▶ Short exercise: Count how many lines below contain "names", matching case exactly, and reply with the number alone.

━━━━━━━━━━━━━━━━━━━━━━━━━━━━━━

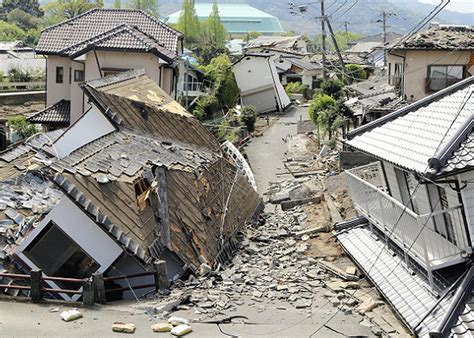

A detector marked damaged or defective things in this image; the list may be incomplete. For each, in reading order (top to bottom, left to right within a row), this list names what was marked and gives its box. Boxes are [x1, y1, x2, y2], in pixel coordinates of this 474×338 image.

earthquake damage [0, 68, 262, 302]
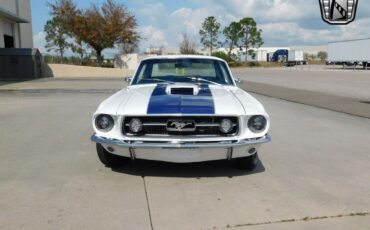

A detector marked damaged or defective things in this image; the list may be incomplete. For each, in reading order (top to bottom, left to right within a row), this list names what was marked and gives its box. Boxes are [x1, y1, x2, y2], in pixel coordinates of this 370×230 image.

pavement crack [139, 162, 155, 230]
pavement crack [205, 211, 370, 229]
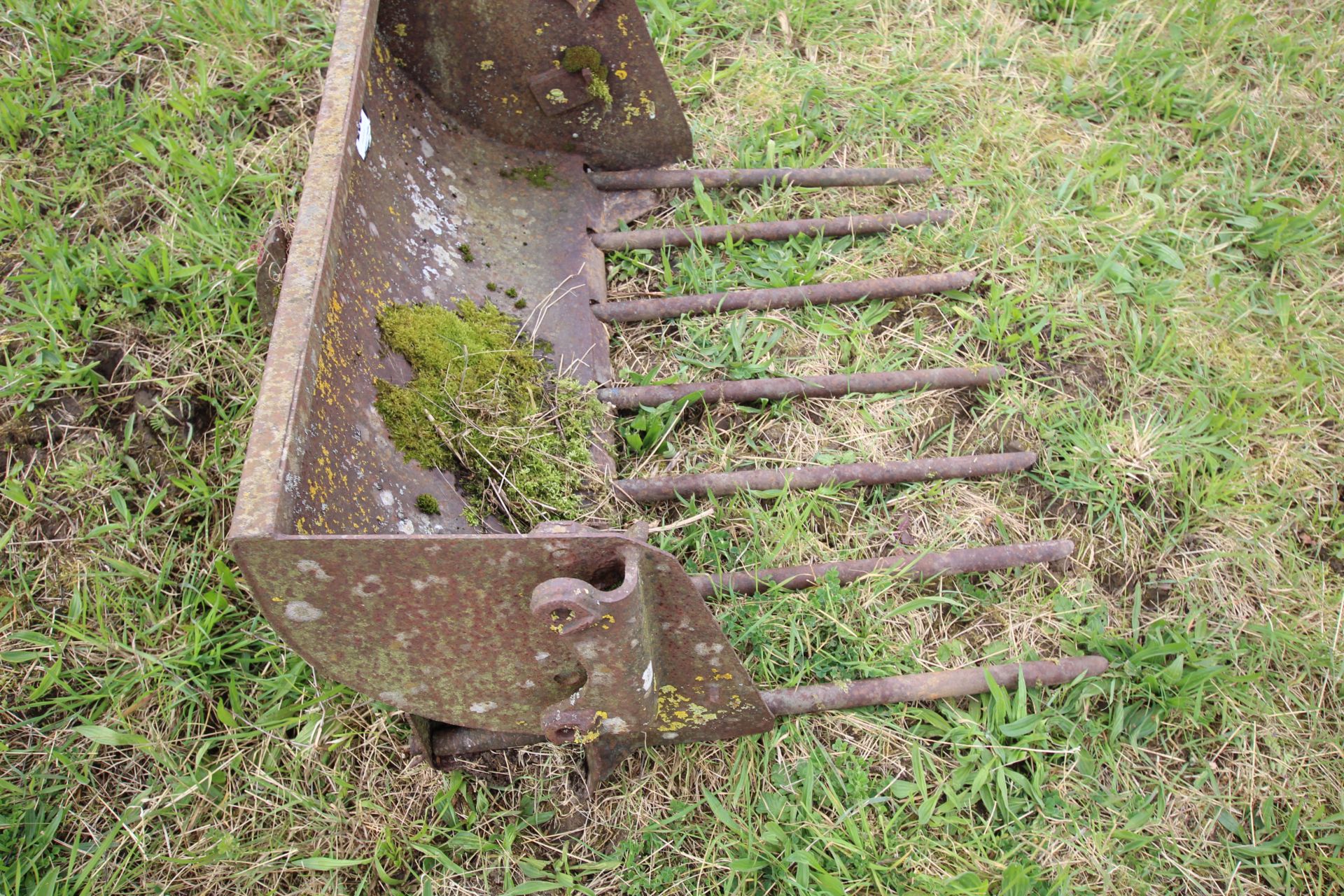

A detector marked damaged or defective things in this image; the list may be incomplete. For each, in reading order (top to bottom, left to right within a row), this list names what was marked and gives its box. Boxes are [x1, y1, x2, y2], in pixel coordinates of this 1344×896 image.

━━━━━━━━━━━━━━━━━━━━━━━━━━━━━━

▶ Task output: 3